L’ingresso principale al Padiglione è filtrato da una piccola “piazza” di accoglienza che può essere comletata con sedute e piccoli arredi, da cui si accede al primo blocco chiuso in cui si trovano uno spazio espositivo allestito anche per videoproiezioni e due moduli “didattici”. Successivamente si passa per un secondo spazio aperto, munito di accessi secondari, per arrivare nell’area coperta terminale, caratterizzata da un’ampia sala per videoproiezioni da cui emerge il terzo modulo “didattico”. Questi tre moduli, evidenziati visivamente dal rosso acceso dei pannelli in PC, raccontano, con un’ironica autocritica, tre casi di mancata applicazione della normativa progettuale e, soprattutto, del buon senso che un progettista deve avere come fondamento base: altezza minima dei locali, larghezza minima dei corridoi e dei passaggi, e, puramente legato al buon senso, la praticità e la funzionalità di uno spazio legato all’attività che vi si svolge.
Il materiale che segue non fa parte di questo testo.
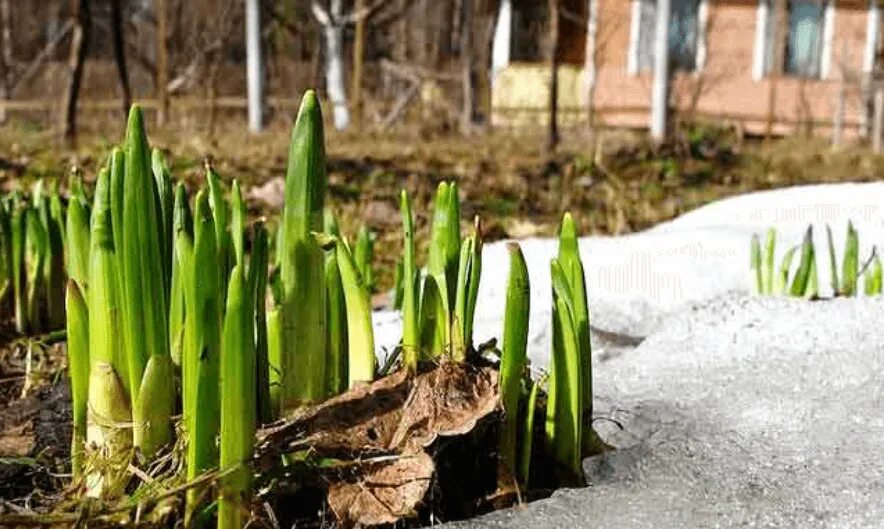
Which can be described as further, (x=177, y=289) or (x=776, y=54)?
(x=776, y=54)

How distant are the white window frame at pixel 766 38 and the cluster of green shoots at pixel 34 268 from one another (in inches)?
479

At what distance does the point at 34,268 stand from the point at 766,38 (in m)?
12.5

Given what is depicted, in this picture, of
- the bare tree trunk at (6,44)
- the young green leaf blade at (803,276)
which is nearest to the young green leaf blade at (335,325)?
the young green leaf blade at (803,276)

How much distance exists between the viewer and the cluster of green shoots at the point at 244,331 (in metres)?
0.79

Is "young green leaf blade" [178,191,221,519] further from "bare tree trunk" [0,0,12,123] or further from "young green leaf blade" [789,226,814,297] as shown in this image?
"bare tree trunk" [0,0,12,123]

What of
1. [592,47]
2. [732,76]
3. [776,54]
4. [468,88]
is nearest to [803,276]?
[468,88]

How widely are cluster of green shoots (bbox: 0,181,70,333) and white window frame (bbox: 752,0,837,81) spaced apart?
12177mm

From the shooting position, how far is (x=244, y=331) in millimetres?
750

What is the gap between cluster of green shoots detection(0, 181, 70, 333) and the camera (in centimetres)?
161

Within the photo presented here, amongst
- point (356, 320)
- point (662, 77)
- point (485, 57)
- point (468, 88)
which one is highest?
point (485, 57)

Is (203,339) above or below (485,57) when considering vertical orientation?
below

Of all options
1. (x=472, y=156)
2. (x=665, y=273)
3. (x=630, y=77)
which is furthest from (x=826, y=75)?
(x=665, y=273)

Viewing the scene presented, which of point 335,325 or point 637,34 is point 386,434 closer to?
point 335,325

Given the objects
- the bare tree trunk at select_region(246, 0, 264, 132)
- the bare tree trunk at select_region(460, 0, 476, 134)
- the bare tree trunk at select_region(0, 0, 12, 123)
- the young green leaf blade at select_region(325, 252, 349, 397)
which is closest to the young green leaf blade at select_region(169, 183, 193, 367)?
the young green leaf blade at select_region(325, 252, 349, 397)
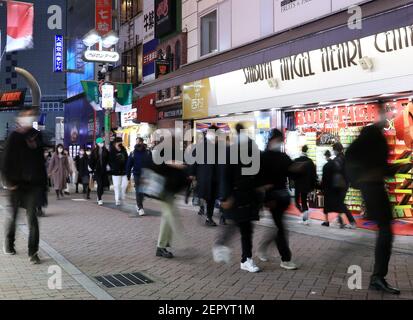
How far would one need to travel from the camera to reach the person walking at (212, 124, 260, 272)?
19.8 feet

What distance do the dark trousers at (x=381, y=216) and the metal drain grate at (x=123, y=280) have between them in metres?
2.60

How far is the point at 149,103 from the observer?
830 inches

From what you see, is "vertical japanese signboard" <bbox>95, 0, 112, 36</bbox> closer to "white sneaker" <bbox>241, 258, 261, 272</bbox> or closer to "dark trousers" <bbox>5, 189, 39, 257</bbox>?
"dark trousers" <bbox>5, 189, 39, 257</bbox>

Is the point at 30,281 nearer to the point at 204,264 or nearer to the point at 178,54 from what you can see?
the point at 204,264

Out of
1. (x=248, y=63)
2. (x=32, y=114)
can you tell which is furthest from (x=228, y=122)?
(x=32, y=114)

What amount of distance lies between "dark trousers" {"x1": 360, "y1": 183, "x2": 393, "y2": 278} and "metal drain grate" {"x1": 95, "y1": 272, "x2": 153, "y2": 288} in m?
2.60

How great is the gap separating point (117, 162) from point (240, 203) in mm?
7411

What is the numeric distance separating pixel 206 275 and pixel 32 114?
3.22m

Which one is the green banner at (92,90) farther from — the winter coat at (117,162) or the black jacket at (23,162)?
the black jacket at (23,162)

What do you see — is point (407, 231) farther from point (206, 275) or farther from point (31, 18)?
point (31, 18)

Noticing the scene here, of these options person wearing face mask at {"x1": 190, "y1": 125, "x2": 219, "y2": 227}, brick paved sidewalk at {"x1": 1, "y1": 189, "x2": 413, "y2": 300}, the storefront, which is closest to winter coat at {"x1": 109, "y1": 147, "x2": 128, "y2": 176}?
brick paved sidewalk at {"x1": 1, "y1": 189, "x2": 413, "y2": 300}

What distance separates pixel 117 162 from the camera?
1291 cm

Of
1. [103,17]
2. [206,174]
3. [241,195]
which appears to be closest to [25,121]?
[241,195]

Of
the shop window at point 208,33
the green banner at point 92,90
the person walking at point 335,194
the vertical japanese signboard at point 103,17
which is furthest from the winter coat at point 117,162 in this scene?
the vertical japanese signboard at point 103,17
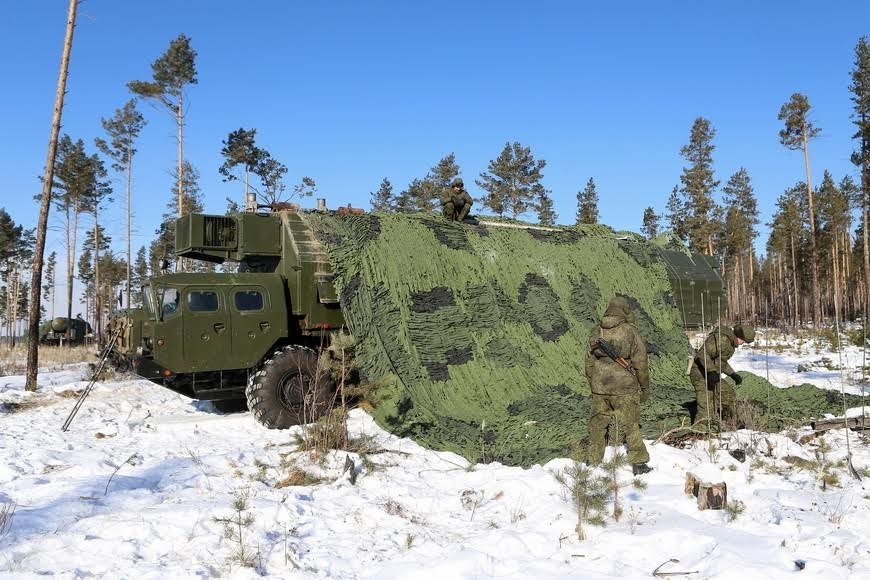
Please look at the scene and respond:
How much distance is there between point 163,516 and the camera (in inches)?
199

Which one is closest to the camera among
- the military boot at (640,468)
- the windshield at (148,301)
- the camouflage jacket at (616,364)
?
the military boot at (640,468)

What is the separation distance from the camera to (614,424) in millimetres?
6836

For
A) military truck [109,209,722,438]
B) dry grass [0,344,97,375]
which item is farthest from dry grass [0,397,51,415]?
dry grass [0,344,97,375]

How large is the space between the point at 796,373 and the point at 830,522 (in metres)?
12.2

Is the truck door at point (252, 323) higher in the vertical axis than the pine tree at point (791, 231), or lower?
lower

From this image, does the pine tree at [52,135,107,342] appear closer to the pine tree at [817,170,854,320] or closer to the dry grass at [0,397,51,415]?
the dry grass at [0,397,51,415]

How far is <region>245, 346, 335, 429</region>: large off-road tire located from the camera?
30.4ft

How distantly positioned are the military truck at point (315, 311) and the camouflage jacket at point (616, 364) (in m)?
2.99

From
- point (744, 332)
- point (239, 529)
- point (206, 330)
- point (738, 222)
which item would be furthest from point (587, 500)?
point (738, 222)

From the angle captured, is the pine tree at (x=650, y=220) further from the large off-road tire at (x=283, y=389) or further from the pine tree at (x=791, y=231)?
the large off-road tire at (x=283, y=389)

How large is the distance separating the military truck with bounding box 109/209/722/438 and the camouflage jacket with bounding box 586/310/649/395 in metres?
2.99

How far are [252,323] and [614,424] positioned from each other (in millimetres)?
5856

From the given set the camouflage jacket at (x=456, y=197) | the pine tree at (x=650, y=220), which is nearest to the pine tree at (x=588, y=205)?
the pine tree at (x=650, y=220)

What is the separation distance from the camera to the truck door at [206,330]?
367 inches
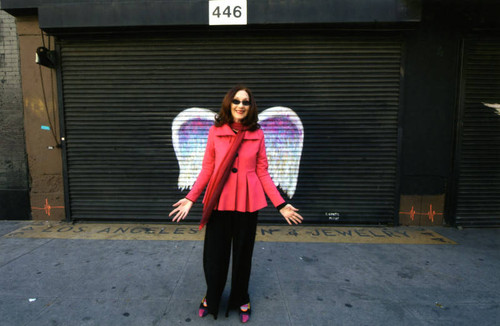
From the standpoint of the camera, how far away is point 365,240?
4.41 meters

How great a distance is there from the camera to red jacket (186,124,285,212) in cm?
236

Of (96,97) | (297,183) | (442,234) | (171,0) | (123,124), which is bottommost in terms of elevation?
(442,234)

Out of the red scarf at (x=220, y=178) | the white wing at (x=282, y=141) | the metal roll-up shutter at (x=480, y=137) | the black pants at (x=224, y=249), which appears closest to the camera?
the red scarf at (x=220, y=178)

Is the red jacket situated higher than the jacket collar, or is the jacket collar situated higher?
the jacket collar

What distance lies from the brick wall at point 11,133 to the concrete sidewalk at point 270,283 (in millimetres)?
1260

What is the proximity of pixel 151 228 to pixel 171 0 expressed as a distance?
13.1ft

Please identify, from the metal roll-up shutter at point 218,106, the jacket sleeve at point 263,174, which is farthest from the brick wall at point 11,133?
the jacket sleeve at point 263,174

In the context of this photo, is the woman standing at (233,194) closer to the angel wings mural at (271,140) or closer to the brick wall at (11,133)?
the angel wings mural at (271,140)

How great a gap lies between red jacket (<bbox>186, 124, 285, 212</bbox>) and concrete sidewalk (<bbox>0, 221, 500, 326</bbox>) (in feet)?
3.65

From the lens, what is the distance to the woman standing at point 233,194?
2.36 meters

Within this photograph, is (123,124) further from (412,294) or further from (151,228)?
(412,294)

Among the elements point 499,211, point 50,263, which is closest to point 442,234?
point 499,211

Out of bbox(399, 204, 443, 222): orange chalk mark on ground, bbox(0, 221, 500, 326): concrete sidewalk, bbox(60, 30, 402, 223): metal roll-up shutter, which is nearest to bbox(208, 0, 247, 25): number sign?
bbox(60, 30, 402, 223): metal roll-up shutter

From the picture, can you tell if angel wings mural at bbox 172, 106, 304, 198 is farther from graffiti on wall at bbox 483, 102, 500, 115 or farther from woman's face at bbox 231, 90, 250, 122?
graffiti on wall at bbox 483, 102, 500, 115
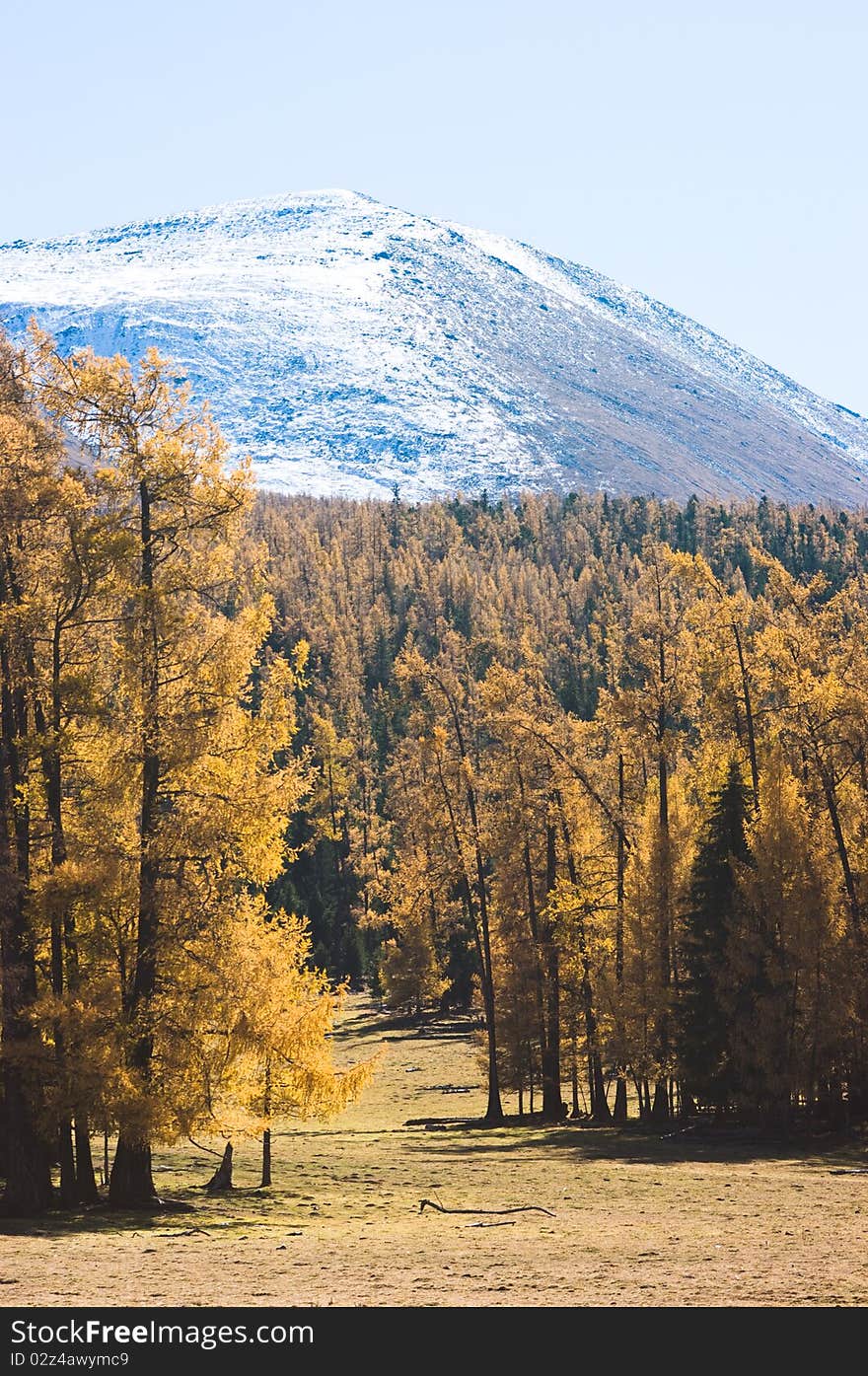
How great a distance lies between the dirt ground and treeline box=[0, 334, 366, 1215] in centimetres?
220

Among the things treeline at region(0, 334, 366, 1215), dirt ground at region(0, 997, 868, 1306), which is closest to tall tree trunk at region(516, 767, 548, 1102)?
dirt ground at region(0, 997, 868, 1306)

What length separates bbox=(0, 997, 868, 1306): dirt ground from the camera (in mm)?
14820

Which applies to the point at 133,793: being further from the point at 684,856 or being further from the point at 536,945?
the point at 536,945

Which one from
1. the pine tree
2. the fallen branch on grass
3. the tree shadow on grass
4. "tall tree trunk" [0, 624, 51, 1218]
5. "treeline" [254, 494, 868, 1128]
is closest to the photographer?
"tall tree trunk" [0, 624, 51, 1218]

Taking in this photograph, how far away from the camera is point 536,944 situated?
42438 millimetres

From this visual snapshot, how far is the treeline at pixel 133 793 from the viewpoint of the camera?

Si presentano quindi tre momenti in che pongono il visitatore dinnanzi ad altrettante situazioni limite: un passaggio con altezza pari a 120cm, una coppia di corridoi con larghezza pari a 50cm e 70cm e, infine, una situazione paradossale di un posto a sedere che, rivolto verso la parete adibita a videoproiezioni, gode di una visuale grottescamente oscurata dalla presenza di un pilastro “casualmente” localizzato proprio in traiettoria. Ognuno dei moduli ha inoltre una didascalia che ne risalta il significato, riportando citazioni di normative e trattati d’architettura.